#### [Goal of the exercise]
Print every one of the items below verbatim, leaving out the pictures.

%%

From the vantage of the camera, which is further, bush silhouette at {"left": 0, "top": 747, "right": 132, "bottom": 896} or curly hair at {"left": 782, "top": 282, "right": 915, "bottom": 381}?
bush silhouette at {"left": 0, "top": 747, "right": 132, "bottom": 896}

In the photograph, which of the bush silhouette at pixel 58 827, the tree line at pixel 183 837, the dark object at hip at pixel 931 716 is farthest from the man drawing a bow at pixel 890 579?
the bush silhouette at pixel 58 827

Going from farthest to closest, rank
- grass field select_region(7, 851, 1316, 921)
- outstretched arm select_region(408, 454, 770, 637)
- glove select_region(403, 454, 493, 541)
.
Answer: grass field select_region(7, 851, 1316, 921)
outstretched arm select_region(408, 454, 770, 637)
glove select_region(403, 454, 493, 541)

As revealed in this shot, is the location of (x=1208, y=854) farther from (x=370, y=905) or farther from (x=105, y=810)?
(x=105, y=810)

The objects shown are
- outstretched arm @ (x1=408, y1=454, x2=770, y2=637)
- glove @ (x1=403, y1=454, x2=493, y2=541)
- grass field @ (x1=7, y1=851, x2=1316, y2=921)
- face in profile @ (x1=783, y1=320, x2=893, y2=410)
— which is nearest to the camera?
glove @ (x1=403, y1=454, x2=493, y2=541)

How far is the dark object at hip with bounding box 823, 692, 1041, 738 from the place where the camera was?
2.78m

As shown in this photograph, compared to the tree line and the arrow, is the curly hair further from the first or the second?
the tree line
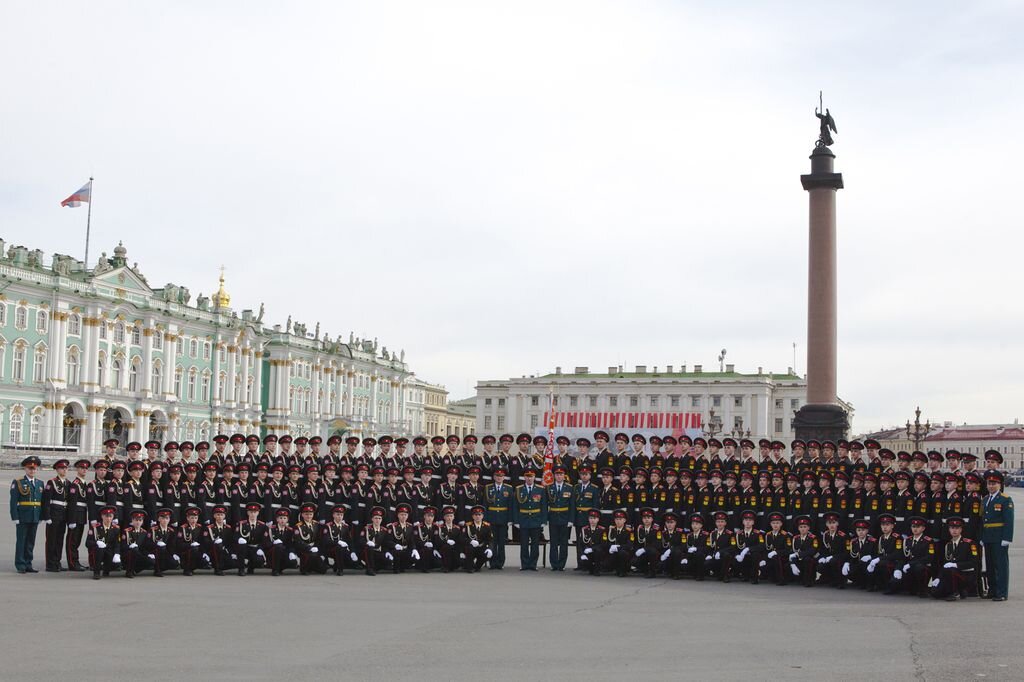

%%

#### [Task answer]
From the vantage of the camera, which is further, bush silhouette at {"left": 0, "top": 747, "right": 132, "bottom": 896} or curly hair at {"left": 782, "top": 282, "right": 915, "bottom": 381}?
bush silhouette at {"left": 0, "top": 747, "right": 132, "bottom": 896}

In the photograph, which of the bush silhouette at pixel 58 827, the tree line at pixel 183 837, the dark object at hip at pixel 931 716 is farthest from the man drawing a bow at pixel 890 579?
the bush silhouette at pixel 58 827

Going from farthest to closest, rank
- grass field select_region(7, 851, 1316, 921)
- outstretched arm select_region(408, 454, 770, 637)
- glove select_region(403, 454, 493, 541)
.
Answer: grass field select_region(7, 851, 1316, 921)
outstretched arm select_region(408, 454, 770, 637)
glove select_region(403, 454, 493, 541)

As revealed in this shot, is the location of (x=1208, y=854) farther from (x=370, y=905) or farther from (x=105, y=810)?
(x=105, y=810)

The objects shown are
- outstretched arm @ (x1=408, y1=454, x2=770, y2=637)
- glove @ (x1=403, y1=454, x2=493, y2=541)
- grass field @ (x1=7, y1=851, x2=1316, y2=921)
- face in profile @ (x1=783, y1=320, x2=893, y2=410)
— which is nearest to the camera?
glove @ (x1=403, y1=454, x2=493, y2=541)

How far is the dark object at hip with bounding box 823, 692, 1041, 738 from the place where the camera was?
2.78m

As shown in this photograph, compared to the tree line and the arrow, is the curly hair further from the first or the second?
the tree line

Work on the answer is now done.